The ozone hole usually only affects Antarctica directly, and it is not considered to be a country. However, it has appeared over areas like New Zealand, Australia, the southern tip of South America (which includes Argentina and Chile) and the Falkland Islands (a British territory) for brief periods of time. There is also an ozone-depleted area in the Arctic, but this only occurs for a few days at a time.
The ozone exists in which layers of the atmosphere?
This is the stratosphere. There is also ozone in the lower troposphere, but the ozone layer in the stratosphere contains helpful ozone that blocks much of the ultraviolet radiation. Without this layer, life on earth would be very difficult.
Ozone molecules are destroyed by what?
Ozone molecules are always falling apart into O2 and O, but the free O just goes and bumps into another O2 forming more ozone. So it's more instructive to talk about "odd oxygen" (odd number, i.e. O and O3).

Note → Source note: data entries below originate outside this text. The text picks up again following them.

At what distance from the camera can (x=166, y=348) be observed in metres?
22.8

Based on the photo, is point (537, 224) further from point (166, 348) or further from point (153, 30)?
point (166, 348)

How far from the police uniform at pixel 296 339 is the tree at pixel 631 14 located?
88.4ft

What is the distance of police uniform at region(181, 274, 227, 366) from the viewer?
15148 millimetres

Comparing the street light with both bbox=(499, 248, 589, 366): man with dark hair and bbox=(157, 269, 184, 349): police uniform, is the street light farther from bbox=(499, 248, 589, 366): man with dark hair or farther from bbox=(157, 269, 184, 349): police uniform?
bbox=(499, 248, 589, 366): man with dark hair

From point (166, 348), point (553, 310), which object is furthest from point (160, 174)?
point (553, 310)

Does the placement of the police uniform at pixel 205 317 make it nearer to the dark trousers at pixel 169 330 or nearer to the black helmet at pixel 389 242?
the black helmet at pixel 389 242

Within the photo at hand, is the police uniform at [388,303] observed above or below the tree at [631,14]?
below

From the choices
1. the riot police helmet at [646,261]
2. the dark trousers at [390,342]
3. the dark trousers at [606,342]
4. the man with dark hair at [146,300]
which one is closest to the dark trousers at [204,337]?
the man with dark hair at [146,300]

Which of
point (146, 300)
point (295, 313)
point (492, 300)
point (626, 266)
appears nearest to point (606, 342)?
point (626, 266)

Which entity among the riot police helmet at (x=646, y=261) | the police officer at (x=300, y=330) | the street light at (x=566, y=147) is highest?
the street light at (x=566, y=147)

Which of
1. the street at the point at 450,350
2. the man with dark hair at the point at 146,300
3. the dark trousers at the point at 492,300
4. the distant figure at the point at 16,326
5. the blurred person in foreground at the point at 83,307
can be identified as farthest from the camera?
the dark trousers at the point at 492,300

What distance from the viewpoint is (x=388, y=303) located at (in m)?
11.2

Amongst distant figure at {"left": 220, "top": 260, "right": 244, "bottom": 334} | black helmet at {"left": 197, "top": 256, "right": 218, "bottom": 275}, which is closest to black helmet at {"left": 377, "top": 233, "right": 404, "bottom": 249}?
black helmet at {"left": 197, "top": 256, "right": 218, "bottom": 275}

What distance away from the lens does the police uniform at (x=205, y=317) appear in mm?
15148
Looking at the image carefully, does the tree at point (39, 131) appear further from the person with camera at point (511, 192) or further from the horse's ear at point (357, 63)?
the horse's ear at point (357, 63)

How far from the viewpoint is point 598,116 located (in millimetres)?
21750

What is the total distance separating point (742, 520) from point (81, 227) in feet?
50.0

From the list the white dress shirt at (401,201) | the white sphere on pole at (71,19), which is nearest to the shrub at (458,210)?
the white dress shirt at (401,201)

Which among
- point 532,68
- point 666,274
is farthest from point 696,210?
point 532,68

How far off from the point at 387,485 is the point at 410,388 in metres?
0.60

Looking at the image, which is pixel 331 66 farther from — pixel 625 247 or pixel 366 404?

Odd oxygen sometimes just bumps into another and becomes regular old O2 again. It can also react with an unrelated chemical and be removed that way. Chlorine is especially good at this because it catches two Os and sticks them together to form an O2. The Cl then is free to do it again to another pair of Os. This action requires UV from sunlight to recycle.
Fortunately there are about 18% natural sources of chlorine in the stratosphere. Unfortunately there is 82% man-made source, chlorofluorocarbons.
The whole process is much more complicated than is described here, with a lot of intermediate chemicals, and contributing pathways. The signature of these intermediate chemicals is the smoking gun that shows that the antarctic ozone hole is made larger than it would normally be by CFCs.
What is ozone depletion and its effects?
Ozone depletion refers to the thinning of the ozone layer in the Earth's stratosphere due to the release of harmful chemicals like chlorofluorocarbons (CFCs). This thinning can lead to increased levels of ultraviolet (UV) radiation reaching the Earth's surface, which can cause skin cancer, cataracts, and harm to marine life and ecosystems. Efforts such as the Montreal Protocol have been made to reduce the use of ozone-depleting substances and mitigate its effects.